Climate denialists find new ways to monetize disinformation on YouTube

Climate denialists find new ways to monetize disinformation on YouTube

Content creators have spent the past five years developing new tactics to evade YouTube’s policies blocking monetization of videos making false claims about climate change, a report from a nonprofit advocacy group, the Center for Countering Digital Hate (CCDH), warned Tuesday.

What the CCDH found is that content creators who could no longer monetize videos spreading “old” forms of climate denial—including claims that “global warming is not happening” or “human-generated greenhouse gasses are not causing global warming”—have moved on.

Now they’re increasingly pushing other claims that contradict climate science, which YouTube has not yet banned and may not ever ban. These include harmful claims that “impacts of global warming are beneficial or harmless,” “climate solutions won’t work,” and “climate science and the climate movement are unreliable.”

The CCDH uncovered these new climate-denial tactics by using artificial intelligence to scan transcripts of 12,058 videos posted on 96 YouTube channels that the CCDH found had previously posted climate-denial content. Verified by researchers, the AI model used was judged accurate in labeling climate-denial content approximately 78 percent of the time.

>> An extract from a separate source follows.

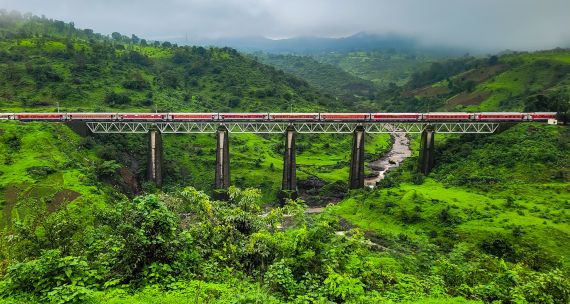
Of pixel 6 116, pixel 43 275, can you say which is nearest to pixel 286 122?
pixel 6 116

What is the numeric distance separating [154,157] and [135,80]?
50389 mm

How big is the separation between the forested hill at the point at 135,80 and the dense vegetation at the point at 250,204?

According to the CCDH’s analysis, the amount of content disputing climate solutions, climate science, and impacts of climate change today comprises 70 percent of climate-denial content—a percent that doubled from 2018 to 2023. At the same time, the amount of content pushing old climate-denial claims that are harder or impossible to monetize fell from 65 percent in 2018 to 30 percent in 2023.

These “new forms of climate denial,” the CCDH warned, are designed to delay climate action by spreading disinformation.

“A new front has opened up in this battle,” Imran Ahmed, the CCDH’s chief executive, said on a call with reporters, according to Reuters. “The people that we’ve been looking at, they’ve gone from saying climate change isn’t happening to now saying, ‘Hey, climate change is happening, but there is no hope. There are no solutions.'”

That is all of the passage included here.